* GIVEN REQUEST
Render everything from the line containing "Is the green" down to the end of the material as a numbered list, leaving out blank lines and any picture markers.

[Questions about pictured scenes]
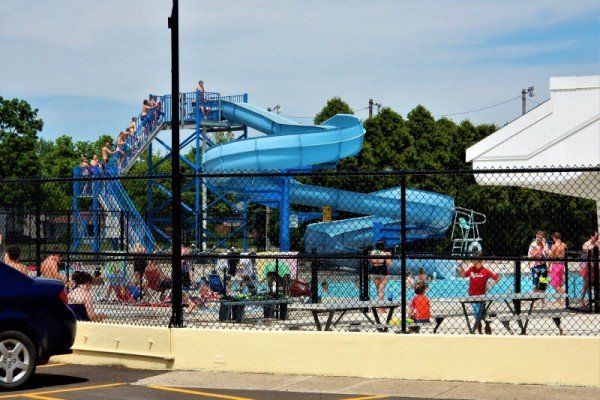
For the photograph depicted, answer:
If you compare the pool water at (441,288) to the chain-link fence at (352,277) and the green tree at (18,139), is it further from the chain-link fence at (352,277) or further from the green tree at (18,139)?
the green tree at (18,139)

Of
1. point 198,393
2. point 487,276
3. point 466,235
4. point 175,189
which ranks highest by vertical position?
point 175,189

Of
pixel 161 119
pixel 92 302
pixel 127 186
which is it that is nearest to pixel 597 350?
pixel 92 302

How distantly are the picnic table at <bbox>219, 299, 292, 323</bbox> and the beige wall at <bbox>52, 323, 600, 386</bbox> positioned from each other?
3533 millimetres

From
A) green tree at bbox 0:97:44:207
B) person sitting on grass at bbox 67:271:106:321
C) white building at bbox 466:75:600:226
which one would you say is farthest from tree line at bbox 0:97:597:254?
person sitting on grass at bbox 67:271:106:321

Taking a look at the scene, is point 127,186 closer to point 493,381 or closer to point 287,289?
point 287,289

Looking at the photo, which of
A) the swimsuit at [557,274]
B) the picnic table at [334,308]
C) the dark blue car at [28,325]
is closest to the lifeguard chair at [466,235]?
the swimsuit at [557,274]

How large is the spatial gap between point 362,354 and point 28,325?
→ 3.79m

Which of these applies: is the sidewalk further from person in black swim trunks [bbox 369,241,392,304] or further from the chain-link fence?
person in black swim trunks [bbox 369,241,392,304]

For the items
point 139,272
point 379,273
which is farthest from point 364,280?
point 139,272

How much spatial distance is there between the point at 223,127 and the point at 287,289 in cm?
2360

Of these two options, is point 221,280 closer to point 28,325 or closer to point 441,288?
point 441,288

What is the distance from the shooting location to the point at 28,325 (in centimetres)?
1231

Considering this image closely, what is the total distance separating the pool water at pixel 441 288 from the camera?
2089 centimetres

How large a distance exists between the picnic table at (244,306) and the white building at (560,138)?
6.56m
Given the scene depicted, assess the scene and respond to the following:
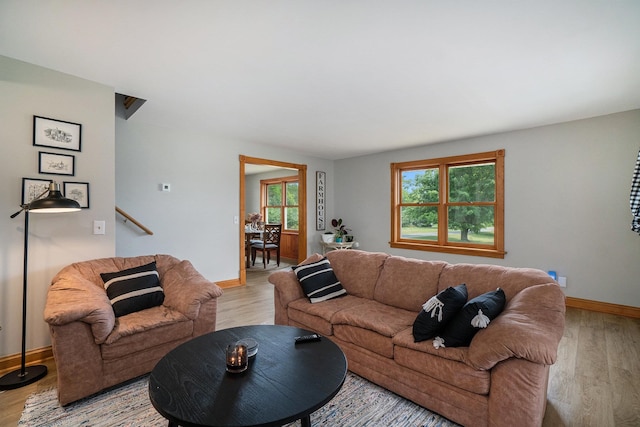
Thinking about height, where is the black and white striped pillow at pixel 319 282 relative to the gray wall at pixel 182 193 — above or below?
below

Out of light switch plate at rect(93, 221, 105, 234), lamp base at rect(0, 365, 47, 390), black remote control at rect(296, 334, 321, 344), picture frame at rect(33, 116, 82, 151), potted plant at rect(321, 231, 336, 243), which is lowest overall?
lamp base at rect(0, 365, 47, 390)

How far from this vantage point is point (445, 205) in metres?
5.16

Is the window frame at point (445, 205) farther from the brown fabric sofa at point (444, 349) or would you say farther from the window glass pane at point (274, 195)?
the window glass pane at point (274, 195)

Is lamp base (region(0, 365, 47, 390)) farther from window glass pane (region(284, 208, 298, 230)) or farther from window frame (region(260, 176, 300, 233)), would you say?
window glass pane (region(284, 208, 298, 230))

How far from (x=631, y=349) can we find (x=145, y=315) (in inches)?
166

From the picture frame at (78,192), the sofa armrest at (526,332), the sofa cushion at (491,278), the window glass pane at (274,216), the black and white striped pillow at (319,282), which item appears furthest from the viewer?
the window glass pane at (274,216)

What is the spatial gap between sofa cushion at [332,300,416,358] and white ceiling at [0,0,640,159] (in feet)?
6.52

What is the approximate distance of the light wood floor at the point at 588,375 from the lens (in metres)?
1.86

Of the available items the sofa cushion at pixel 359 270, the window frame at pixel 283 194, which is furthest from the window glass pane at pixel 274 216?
the sofa cushion at pixel 359 270

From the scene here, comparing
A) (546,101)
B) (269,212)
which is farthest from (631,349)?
(269,212)

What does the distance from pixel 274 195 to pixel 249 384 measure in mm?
7489

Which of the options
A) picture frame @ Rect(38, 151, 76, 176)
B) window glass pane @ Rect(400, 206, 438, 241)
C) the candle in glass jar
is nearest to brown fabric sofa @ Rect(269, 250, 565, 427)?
the candle in glass jar

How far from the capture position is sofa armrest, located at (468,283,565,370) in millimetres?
1441

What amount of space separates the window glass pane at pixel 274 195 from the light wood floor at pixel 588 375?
5.01 meters
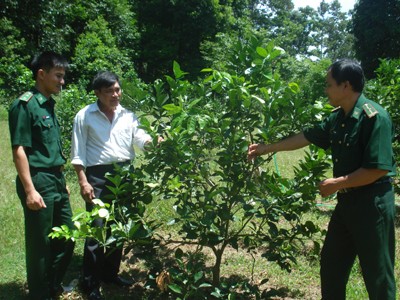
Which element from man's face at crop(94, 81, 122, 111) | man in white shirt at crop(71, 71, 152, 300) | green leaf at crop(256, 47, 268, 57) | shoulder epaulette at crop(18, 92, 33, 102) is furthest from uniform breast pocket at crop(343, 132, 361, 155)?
shoulder epaulette at crop(18, 92, 33, 102)

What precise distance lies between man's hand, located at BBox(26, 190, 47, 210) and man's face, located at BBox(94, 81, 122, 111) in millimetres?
833

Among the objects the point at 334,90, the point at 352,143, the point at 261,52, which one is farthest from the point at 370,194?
the point at 261,52

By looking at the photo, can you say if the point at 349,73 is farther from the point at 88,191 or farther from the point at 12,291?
the point at 12,291

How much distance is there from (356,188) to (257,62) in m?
0.92

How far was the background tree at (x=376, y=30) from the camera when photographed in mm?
24547

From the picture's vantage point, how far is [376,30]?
24797 mm

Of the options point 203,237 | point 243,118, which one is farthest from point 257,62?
point 203,237

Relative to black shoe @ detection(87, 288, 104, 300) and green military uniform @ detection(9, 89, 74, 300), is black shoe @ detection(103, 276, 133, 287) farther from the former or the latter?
green military uniform @ detection(9, 89, 74, 300)

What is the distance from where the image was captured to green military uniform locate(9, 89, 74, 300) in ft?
9.52

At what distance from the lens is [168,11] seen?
26.5 m

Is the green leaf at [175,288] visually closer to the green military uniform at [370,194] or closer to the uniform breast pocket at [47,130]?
the green military uniform at [370,194]

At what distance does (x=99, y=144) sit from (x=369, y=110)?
1.86 metres

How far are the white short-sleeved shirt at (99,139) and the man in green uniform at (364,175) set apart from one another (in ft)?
4.50

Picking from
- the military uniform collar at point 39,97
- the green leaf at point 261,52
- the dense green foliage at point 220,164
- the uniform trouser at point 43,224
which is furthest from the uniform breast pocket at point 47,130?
the green leaf at point 261,52
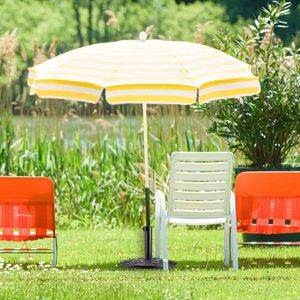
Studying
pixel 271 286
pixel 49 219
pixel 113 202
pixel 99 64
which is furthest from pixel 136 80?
pixel 113 202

* EXPECTED OUTPUT
1. Is the green leaf at [175,288] visually closer to the green military uniform at [370,194] or closer to the uniform breast pocket at [47,130]?
2. the green military uniform at [370,194]
3. At what distance does (x=99, y=144) sit from (x=369, y=110)?
4. 1.86 metres
5. How far are the white short-sleeved shirt at (99,139) and the man in green uniform at (364,175) set apart from one another (in ft)?
6. 4.50
7. Picking from
8. - the military uniform collar at point 39,97
9. - the green leaf at point 261,52
10. - the dense green foliage at point 220,164
11. - the uniform trouser at point 43,224
12. which is furthest from the uniform breast pocket at point 47,130?
13. the green leaf at point 261,52
14. Studying
15. pixel 271 286
16. pixel 49 219
17. pixel 113 202
18. pixel 99 64
19. which is furthest from pixel 136 80?
20. pixel 113 202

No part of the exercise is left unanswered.